実は前夜、この「文三ハゲ」を登られたレポやガイドブックを見て、私達でも登られそうな気がしていました。しかし実際の現場では技量・体力・経験などが必要条件なのは言うまでもありません。

 あえて危なっかしい写真や失敗談を載せたのも謙虚な気持ちで、初心者の方にその困難さを明示したかったからです。
 地面に張られた鉄網に指を掛けながら急斜度の斜面を必死に登ります。

 ひよこさんは、緊張と疲労でヘロヘロですが気力を振り絞り登りきりました。
(12:35)

 ガイドブックは、ここを30分で通過していますが、私たちは70分です。これが技量、体力などの差というものでしょう。
 厳しいファイトが終わっても気が許せない道が続きます。3年前、この山に来たとき半べそをかいていたひよこさんですが、文句も言わずに痩せた山腹道をついて来ます。経験が成長させたのでしょう。
 この階段を登ると1110mの山頂です。ならば111段数えれば到達だと思ったら119段でした。消防署の人が協力したのかな?
 ひよこさんが座る場所を決めるので、青年の塔を押しています。『もう少し後ろだと具合がいいのに‥』びくともしません。
 実はふくろはぎのストレッチ中です。

 先回は一面乳白色でしたが、今日は晴れ渡っています。ランチだ!
(13:20)~(14:10)

中央左は「雨乞岳」、手前に「清水頭」、右奥に「鎌ケ岳」
食事中、赤とんぼが近くにとまり『何かちょうだい』とおねだりします。
『お口に合うものは、ござりません』と丁重に断りました。
 さあ帰るには、降りなければなりません。階段から、これから向かう「水無山」が見えます。
 往きと同じ道を降りました。このコースは、景色は素晴らしいが道は険しい。
 990.7mの「水無山」頂上でバテバテのひよこさんです。彼女の元気がなくなると私は反比例して元気いっぱいに見せます。
(15:00)

 この後、南峰に行く途中ガレの際を通る怖い箇所にもひよこさんは、先回よりへこたれません。
 ここからページトップの写真を撮りました。
(15:10)

「先に道は全くありませんここから引き返してください」と鈴鹿モルゲンロードクラブの立看があります。ハイカーが入り込んで道に迷わないためとガイドブックにその意味が書いてありました。
 尾根の急降下が始まります。

 昨夜、25000分の1地図にガイドブックの要点をメモしました。

 [広い尾根道→急降下→カヤト→分岐尾根を右→岩塊→急降下→尾根広がる→仙道(谷と平行)→広い道]と経過ポイントと大体の所要時間です。
 ここからカヤトの道で左側は植林になってます。踏み跡が、少し頼りなくなりますが尾根を行けば大丈夫です。
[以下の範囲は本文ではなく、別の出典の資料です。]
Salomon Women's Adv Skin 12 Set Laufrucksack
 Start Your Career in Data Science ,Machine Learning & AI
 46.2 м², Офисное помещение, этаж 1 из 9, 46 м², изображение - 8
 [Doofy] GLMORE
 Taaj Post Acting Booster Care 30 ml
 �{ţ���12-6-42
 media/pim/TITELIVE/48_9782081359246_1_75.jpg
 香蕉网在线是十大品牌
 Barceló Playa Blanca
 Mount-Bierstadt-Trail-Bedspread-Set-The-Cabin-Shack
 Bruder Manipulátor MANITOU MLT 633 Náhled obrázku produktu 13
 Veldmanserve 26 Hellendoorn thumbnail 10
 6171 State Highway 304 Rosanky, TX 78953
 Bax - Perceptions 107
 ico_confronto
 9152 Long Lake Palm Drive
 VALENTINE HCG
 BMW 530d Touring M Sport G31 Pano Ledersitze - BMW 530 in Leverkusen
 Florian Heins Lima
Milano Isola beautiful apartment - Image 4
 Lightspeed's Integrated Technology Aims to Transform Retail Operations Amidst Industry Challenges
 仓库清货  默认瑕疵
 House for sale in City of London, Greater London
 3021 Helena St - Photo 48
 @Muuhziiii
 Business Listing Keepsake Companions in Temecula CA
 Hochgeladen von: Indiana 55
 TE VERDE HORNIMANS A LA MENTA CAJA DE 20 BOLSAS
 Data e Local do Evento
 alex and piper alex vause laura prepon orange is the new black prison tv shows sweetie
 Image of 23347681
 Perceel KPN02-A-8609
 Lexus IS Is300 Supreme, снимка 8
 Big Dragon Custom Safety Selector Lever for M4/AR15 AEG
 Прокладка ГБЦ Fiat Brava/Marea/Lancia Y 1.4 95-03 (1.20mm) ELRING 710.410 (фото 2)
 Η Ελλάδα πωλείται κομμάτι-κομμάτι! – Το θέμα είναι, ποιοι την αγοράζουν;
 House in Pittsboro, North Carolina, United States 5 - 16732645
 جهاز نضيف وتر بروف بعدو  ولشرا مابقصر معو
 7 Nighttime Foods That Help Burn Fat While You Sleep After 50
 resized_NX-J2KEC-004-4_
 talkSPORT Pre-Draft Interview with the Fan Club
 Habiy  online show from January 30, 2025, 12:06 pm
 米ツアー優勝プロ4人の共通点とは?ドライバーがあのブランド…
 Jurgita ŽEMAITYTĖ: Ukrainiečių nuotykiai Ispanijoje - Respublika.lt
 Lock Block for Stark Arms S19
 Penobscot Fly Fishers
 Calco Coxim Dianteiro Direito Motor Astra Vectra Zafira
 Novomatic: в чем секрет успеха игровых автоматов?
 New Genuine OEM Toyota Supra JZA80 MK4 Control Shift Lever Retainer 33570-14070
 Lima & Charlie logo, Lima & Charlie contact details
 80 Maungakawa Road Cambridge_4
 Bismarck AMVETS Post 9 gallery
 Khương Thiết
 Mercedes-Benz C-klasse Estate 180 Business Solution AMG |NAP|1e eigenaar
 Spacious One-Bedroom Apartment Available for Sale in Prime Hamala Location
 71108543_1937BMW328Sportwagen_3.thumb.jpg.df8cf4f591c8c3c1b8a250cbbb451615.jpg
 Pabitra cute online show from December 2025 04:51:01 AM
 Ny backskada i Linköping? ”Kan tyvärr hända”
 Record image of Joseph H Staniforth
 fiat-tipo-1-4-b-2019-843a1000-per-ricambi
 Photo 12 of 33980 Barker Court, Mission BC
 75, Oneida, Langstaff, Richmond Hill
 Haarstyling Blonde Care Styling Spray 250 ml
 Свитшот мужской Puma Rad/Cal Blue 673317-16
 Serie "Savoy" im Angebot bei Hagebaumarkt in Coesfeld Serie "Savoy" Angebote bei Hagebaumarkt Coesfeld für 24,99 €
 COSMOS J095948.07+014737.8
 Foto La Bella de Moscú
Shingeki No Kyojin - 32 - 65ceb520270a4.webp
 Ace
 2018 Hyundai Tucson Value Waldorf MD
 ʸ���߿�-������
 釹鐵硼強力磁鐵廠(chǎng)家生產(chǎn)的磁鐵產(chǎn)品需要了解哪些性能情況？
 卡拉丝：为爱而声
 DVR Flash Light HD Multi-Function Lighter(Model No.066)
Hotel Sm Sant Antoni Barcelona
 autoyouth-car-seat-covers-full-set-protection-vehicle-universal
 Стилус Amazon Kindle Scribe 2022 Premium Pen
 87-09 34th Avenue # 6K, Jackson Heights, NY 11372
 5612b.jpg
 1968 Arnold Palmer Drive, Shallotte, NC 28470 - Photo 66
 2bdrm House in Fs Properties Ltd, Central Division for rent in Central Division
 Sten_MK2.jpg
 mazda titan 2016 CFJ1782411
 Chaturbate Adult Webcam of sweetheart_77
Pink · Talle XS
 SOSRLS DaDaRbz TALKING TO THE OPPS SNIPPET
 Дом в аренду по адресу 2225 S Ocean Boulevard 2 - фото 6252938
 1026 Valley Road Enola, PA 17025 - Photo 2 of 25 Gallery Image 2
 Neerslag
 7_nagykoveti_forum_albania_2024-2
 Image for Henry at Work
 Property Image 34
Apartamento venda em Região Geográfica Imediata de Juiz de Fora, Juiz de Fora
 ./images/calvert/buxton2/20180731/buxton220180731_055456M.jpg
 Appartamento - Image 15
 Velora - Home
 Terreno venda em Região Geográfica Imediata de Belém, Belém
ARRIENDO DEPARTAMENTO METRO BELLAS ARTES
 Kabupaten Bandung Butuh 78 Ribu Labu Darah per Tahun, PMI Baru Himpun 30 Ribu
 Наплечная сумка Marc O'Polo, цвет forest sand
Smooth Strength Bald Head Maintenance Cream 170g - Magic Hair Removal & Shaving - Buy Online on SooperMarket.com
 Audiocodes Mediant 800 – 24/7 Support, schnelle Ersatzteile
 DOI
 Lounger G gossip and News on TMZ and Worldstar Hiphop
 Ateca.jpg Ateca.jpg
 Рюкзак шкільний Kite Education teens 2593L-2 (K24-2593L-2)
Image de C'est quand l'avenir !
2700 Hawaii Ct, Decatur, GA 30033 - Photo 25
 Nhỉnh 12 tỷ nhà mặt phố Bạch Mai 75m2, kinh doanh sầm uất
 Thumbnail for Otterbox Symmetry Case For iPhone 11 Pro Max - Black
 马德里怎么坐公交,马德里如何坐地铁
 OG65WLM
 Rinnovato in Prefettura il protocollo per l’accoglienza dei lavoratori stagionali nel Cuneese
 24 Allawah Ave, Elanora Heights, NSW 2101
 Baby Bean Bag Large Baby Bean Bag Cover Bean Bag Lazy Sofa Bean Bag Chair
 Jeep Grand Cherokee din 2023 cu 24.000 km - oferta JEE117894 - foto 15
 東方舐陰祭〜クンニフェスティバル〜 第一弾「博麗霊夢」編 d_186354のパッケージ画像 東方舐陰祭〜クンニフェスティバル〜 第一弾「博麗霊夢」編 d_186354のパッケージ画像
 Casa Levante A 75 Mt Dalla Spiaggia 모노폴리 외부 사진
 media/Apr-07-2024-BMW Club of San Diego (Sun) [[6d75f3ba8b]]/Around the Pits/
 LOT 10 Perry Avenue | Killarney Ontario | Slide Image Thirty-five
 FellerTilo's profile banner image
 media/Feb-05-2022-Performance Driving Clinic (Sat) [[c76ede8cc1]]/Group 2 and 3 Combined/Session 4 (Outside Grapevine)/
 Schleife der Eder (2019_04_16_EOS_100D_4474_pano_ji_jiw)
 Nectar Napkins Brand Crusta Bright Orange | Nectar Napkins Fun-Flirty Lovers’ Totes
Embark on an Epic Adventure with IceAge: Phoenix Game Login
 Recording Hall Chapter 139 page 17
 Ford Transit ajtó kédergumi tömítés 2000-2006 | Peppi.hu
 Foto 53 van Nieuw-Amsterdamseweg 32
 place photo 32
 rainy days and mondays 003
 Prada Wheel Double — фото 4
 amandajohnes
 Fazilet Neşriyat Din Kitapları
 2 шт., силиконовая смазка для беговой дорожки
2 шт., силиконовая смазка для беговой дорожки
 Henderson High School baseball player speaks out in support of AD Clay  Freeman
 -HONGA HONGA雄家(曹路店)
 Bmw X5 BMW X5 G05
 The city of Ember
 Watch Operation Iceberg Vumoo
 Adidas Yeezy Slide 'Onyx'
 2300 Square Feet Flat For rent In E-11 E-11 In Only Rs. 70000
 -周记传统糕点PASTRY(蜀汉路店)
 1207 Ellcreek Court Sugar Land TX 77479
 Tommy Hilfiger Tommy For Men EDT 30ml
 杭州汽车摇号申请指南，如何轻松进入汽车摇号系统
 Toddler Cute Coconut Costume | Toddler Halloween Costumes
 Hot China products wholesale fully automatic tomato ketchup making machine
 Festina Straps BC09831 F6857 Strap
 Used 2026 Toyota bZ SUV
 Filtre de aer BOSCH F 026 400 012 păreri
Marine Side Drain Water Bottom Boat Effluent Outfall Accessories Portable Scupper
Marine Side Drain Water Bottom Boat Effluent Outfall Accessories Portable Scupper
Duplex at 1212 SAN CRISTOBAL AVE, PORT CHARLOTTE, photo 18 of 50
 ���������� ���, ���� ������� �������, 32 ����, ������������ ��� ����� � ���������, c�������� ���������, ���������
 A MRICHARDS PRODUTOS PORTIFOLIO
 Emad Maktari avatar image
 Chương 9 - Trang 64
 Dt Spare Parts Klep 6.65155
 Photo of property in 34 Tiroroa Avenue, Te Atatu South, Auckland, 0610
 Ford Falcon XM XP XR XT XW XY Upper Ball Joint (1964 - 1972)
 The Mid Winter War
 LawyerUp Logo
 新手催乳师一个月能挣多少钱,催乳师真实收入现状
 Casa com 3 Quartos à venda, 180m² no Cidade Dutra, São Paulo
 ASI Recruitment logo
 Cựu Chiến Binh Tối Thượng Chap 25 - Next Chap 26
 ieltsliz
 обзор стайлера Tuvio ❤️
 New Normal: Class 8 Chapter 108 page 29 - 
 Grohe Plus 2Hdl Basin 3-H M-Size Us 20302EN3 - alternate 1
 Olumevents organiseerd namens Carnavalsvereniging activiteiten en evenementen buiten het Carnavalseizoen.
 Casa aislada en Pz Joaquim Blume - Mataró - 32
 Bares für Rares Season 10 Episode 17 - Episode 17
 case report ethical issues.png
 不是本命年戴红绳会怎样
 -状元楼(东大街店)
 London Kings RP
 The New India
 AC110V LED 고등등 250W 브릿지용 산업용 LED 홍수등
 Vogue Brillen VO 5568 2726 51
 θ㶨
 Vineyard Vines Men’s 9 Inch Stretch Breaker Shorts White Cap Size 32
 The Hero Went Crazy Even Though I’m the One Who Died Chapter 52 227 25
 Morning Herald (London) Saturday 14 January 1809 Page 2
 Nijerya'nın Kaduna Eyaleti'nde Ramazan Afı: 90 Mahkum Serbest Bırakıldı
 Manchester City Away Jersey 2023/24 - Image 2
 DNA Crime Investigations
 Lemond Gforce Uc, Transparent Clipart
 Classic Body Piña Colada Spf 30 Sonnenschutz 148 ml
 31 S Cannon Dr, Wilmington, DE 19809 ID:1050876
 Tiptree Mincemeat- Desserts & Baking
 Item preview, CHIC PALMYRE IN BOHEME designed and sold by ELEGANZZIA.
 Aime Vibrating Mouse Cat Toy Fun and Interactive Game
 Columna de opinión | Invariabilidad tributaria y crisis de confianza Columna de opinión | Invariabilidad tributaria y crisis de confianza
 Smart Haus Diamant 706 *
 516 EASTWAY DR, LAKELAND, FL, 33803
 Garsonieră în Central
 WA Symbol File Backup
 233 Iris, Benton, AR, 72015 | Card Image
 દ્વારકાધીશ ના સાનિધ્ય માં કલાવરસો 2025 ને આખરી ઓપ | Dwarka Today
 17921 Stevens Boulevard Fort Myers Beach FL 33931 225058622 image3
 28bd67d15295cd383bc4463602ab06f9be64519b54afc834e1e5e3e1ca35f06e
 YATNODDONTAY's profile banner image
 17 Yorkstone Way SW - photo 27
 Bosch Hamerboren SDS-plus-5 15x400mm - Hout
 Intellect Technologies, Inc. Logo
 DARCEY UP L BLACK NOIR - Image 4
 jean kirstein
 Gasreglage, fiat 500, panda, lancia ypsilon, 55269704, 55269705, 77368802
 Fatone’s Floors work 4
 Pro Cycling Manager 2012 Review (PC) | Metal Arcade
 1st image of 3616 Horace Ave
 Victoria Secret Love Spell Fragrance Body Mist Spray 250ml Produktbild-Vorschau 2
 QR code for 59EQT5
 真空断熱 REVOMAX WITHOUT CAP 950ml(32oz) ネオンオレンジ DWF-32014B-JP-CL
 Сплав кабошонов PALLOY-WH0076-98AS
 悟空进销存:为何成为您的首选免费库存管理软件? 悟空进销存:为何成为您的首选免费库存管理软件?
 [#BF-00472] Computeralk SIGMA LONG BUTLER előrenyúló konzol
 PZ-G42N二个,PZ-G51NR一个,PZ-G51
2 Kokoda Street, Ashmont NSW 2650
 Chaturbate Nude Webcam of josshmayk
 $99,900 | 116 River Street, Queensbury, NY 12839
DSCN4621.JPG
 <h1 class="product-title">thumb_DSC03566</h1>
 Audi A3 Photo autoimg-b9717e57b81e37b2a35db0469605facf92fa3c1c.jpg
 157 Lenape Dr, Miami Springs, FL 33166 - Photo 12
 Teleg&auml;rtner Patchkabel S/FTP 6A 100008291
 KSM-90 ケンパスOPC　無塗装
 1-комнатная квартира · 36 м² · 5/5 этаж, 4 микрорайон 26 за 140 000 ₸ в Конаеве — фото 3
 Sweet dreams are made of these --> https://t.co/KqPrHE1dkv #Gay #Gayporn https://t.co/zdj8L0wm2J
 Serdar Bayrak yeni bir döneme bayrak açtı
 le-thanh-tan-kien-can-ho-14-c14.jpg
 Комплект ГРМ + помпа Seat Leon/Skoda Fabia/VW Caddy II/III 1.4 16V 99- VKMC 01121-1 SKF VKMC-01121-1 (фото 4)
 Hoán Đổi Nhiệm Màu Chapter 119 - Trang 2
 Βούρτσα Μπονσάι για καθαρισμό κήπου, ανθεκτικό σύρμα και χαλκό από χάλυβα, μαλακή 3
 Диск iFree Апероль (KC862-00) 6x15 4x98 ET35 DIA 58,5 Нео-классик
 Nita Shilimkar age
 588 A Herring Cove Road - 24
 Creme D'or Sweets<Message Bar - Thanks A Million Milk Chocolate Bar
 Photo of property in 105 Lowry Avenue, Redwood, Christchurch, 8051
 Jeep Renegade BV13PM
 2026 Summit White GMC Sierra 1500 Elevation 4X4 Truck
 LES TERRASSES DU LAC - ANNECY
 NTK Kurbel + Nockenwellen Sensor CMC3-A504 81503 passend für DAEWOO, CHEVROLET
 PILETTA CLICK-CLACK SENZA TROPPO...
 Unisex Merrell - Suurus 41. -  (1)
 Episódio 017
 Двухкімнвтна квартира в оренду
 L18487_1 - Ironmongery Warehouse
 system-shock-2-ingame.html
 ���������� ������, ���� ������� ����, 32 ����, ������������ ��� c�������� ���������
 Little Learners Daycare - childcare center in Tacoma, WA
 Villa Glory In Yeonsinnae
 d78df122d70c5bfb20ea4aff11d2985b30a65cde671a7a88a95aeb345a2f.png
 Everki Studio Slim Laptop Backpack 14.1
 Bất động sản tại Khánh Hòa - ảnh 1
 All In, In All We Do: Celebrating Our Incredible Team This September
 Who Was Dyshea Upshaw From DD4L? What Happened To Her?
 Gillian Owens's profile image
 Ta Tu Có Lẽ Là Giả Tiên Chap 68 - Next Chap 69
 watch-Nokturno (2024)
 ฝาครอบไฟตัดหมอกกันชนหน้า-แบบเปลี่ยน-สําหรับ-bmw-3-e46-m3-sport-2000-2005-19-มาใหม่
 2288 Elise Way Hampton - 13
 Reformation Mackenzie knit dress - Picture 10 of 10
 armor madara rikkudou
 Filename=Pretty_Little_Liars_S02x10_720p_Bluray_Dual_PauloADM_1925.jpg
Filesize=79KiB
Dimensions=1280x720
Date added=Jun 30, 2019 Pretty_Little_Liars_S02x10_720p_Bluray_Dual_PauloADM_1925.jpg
濃い青紫の花が美しいトリカブトが、群生していました。

左:ドウシンタケ(食)    中:キツネノチャブクロ(薬)    右:コフキサルノコシカケ(薬)
 分岐尾根に着き、南西右方向に進みます。ここから登山道ではなく仙道です。急斜面に直線道がありますが、とても降りていけないので脇の森に入り、立ち木を頼って降ります。
(15:40)
 周りが明るくなると右手に堰堤が見えてきました。ここからガイドブックの「林道風の広い道」を探しますが見つかりません。

 地図の高圧線は空にあったのですが、行き止まりとなりあきらめて谷に降ります。
 広い水路の右岸に歩けるところがあり、そこを降りました。林道に出会い左折して東に進みます。すると「グリム冒険の森」に出ました。10分ほどの大回りです。 
 疲労困憊ですが、暗くなる前には帰着できました。『万歩計を見るのが怖い。』と言うひよこさんが見ると『ヒ~23,500歩!明朝の体重計が楽しみだわ。』
(17:00)

 11月10日は‥


 毎年11月10日は『綿向山の日』です。標高1110mにちなんだしゃれた企画で印象に残ります。私たちも3年前早朝に出発し、登山口前の特等席に車を停めて表参道を登りました。

 3合目の林道でバザーやコンサートが開かれ、温かい飲み物も振舞われ嬉しくなります。頂上では、ステッカー(先着1000名)と登山証明書を頂きました。

 食事後、119段の階段を降りようとすると交通整理をしています。上り下りを切り替えなければならないほど数珠繋ぎです。

 駐車場に戻り、帰り支度をしているとおじさんが来て『何時に来たらこんないい場所に止められるのかね?』と尋ねられました。『5時に出てきて7時30分に着きました。』と答えたら『そうだわなあ』と感心タップリです。

 楽しい1日をすごすことが出来、関係者の方々のご苦労に頭が下がりました。大感謝。